**REQUIRED TASKS**:
**a)** Answer these questions from the course page:
(i) According to the title, at what level is the course taught?
(ii) Where is the full list of course texts given?
(iii) How many case studies from the syllabus are provided?
**b)** Please quote the course page word for word, starting with "Numbers, Infinity, and Reality: An" and going on through "in the classroom.".

Numbers, Infinity, and Reality: An Interdisciplinary Undergraduate Philosophy of Mathematics Course – Sample Topics and Readings

A full list of course texts we have used in one or both versions of the course Numbers, Infinity, and Reality is provided in the Appendix. Here we provide three case studies from our syllabus that have met with particular success and which illustrate especially exciting ways in which philosophy and mathematics can be integrated in the classroom.

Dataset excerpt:
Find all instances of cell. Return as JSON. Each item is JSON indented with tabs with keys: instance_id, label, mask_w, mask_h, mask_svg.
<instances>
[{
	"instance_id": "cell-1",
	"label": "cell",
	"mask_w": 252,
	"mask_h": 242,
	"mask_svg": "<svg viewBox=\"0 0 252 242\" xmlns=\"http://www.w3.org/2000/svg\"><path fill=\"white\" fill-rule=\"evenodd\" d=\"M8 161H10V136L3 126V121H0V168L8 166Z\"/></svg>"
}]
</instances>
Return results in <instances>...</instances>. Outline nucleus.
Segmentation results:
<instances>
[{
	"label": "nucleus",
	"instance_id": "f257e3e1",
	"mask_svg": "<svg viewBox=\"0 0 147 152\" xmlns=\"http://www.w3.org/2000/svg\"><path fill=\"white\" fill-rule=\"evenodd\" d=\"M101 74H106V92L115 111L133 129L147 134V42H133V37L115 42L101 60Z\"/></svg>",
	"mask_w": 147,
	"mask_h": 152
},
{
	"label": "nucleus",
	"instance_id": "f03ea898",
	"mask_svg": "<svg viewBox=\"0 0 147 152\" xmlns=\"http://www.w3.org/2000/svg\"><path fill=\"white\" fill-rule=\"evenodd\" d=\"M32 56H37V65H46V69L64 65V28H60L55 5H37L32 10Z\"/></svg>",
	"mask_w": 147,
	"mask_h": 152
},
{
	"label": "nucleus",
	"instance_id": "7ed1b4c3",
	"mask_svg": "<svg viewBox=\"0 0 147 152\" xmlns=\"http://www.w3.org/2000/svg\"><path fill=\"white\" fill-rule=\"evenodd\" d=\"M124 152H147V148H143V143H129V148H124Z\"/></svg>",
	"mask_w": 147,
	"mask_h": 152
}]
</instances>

**ANSWER LIST**:
**a)**
(i) Undergraduate.
(ii) In the Appendix.
(iii) Three.

**b)**
Numbers, Infinity, and Reality: An Interdisciplinary Undergraduate Philosophy of Mathematics Course – Sample Topics and Readings

A full list of course texts we have used in one or both versions of the course Numbers, Infinity, and Reality is provided in the Appendix. Here we provide three case studies from our syllabus that have met with particular success and which illustrate especially exciting ways in which philosophy and mathematics can be integrated in the classroom.